Work out how many lines in the data include the string "frames"; reply with that number alone.

↓

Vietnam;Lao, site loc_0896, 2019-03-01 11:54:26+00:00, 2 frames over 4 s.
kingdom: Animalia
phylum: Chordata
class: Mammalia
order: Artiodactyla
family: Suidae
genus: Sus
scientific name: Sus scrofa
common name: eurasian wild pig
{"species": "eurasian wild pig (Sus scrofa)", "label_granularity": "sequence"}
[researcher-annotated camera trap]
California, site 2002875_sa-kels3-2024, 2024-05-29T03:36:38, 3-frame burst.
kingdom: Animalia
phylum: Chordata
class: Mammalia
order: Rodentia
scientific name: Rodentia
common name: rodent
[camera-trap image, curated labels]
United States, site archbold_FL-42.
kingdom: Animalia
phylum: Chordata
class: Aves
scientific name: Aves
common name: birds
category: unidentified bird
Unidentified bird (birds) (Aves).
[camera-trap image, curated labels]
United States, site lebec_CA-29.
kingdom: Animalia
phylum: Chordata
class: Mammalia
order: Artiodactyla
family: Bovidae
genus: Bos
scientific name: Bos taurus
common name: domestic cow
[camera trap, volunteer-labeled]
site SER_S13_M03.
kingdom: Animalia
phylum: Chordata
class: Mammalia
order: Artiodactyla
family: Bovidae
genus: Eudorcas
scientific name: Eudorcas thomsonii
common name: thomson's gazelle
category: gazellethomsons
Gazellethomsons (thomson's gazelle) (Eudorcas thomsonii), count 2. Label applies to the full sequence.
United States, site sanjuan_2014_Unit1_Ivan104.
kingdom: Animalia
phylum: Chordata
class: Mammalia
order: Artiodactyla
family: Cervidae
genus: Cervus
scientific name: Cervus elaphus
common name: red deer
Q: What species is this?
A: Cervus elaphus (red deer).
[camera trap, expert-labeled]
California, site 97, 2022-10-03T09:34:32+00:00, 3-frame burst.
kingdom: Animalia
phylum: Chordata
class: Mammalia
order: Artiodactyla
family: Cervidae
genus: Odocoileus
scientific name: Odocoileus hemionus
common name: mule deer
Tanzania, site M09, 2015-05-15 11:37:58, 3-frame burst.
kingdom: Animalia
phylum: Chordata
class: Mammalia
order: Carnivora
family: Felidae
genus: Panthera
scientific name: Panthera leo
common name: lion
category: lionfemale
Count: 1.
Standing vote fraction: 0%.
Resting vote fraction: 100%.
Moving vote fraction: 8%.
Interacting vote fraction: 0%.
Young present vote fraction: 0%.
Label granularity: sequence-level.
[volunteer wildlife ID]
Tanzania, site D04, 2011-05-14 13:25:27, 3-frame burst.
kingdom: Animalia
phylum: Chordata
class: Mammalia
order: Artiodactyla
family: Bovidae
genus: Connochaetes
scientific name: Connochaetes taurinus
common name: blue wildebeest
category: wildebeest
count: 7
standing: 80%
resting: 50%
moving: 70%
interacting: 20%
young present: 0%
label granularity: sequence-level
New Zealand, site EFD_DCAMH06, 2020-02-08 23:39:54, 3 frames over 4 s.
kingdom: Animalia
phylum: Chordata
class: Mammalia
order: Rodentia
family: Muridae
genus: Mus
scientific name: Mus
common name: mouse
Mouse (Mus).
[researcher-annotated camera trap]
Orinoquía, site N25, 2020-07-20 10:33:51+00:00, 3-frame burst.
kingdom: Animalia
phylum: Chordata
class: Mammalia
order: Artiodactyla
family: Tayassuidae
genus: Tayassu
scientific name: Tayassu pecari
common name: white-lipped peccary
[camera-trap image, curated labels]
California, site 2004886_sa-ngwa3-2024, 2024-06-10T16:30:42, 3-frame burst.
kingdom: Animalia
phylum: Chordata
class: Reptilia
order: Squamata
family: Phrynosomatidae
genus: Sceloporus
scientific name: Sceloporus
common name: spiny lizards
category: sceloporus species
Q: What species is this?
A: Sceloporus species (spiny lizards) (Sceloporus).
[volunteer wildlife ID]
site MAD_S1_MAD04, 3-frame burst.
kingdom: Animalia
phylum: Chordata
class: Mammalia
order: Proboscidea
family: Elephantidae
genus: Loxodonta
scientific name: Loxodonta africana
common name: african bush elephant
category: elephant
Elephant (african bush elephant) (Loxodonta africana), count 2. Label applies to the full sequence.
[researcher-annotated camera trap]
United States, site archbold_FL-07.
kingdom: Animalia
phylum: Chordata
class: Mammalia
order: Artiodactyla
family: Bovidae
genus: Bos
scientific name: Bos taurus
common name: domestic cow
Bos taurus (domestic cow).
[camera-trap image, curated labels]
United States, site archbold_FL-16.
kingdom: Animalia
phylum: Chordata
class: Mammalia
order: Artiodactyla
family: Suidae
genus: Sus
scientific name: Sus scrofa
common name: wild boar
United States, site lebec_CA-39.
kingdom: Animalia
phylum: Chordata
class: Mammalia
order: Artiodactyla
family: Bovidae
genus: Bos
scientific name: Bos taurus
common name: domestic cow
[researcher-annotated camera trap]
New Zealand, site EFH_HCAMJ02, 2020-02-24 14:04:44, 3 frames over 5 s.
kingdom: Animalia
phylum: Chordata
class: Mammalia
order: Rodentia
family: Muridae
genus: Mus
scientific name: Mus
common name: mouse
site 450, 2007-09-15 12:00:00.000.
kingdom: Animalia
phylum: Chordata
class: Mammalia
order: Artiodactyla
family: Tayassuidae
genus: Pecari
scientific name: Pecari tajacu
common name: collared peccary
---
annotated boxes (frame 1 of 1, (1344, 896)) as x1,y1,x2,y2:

↑

Exercise response → 3